D.N. Deux points. D’abord, la partie en amont du financement est très intéressante car elle permet de se voir et de se projeter avec réalisme : audit, diagnostic, business plan sur cinq ans, etc. Ensuite, une fois le financement obtenu, il est nécessaire de respecter une formalisme opérationnel  facilitant un pilotage précis et efficace de l’entreprise. Autre point positif : faire appel à un fonds nous a conduit à être structuré comme un grand groupe alors que nous sommes une PME  : outils de gestion fins du cash, indicateurs productivité, bilans consolidés avec en parallèle une montée en puissance en interne de notre expertise en matière de gestion. Enfin, je tiens à souligner la qualité des interlocuteurs chez Bpifrance.

Points négatifs ?
D.N. Disons-le tout net : inutile d’attendre de vos clients ou prospects un quelconque intérêt de leur part sur le fait qu’un fonds vous accompagne. Ce n’est vraiment pas leur problème. D’autre part, en 2013 les taux Bpifrance nous apparaissaient élevés et il n’y a aucun moyen de les renégocier au cours du temps.
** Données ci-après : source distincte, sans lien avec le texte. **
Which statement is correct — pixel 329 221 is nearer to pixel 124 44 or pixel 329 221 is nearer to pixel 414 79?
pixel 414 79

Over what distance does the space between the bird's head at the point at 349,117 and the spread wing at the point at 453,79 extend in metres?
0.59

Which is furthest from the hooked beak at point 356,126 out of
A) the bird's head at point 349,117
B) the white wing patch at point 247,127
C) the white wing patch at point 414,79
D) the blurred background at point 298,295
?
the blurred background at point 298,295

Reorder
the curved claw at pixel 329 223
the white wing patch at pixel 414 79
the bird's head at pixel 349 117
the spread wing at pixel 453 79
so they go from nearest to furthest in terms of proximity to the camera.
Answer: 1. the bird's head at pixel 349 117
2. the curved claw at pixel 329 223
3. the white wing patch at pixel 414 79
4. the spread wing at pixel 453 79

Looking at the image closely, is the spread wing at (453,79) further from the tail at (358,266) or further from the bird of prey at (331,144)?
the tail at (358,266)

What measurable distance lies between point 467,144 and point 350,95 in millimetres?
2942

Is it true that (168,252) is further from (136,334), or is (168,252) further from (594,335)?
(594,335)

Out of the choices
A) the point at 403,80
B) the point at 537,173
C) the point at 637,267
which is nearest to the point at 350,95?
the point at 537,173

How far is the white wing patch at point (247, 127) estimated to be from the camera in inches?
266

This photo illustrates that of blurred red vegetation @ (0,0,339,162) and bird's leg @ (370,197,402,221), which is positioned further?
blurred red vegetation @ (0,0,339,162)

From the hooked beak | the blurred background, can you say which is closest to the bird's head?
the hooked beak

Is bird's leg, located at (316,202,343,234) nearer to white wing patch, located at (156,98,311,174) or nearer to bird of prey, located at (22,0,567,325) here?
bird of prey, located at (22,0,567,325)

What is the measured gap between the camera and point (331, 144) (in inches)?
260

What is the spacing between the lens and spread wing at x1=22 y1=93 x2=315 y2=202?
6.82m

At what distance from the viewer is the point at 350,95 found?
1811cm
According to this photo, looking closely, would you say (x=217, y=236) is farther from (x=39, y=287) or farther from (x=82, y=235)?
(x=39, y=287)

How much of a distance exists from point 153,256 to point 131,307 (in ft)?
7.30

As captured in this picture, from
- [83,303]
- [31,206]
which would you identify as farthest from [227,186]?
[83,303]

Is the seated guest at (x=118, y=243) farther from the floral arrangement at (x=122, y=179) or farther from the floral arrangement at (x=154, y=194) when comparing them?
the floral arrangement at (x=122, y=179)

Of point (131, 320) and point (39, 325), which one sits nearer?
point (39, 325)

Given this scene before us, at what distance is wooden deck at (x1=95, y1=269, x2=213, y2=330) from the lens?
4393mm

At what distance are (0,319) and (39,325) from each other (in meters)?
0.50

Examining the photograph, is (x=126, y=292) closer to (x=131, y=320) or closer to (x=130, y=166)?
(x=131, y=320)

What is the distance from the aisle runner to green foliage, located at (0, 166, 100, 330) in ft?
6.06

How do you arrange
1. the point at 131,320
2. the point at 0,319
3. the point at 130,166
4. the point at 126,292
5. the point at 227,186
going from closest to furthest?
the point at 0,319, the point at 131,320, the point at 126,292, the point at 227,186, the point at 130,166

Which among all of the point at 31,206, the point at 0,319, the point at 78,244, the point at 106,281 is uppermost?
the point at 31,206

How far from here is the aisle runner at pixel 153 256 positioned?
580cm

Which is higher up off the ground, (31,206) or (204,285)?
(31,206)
Enfin, le formalisme de Bpifrance est lourd, notamment en matière d’informations à produire et à communiquer à chaque opération d’investissement.

Bilan ?
D.N. Un peu cher sur les taux et exigeant en matière de formalisme, mais très aidant pour accompagner la croissance. D’ailleurs si c’était à refaire, on le referait sans hésiter. De façon plus générale, le fait de se faire accompagner par des fonds, qu’ils soient publics ou privés, génère un véritable effet de levier auprès de ses banquiers traditionnels : tout se fait sur une plus grande échelle.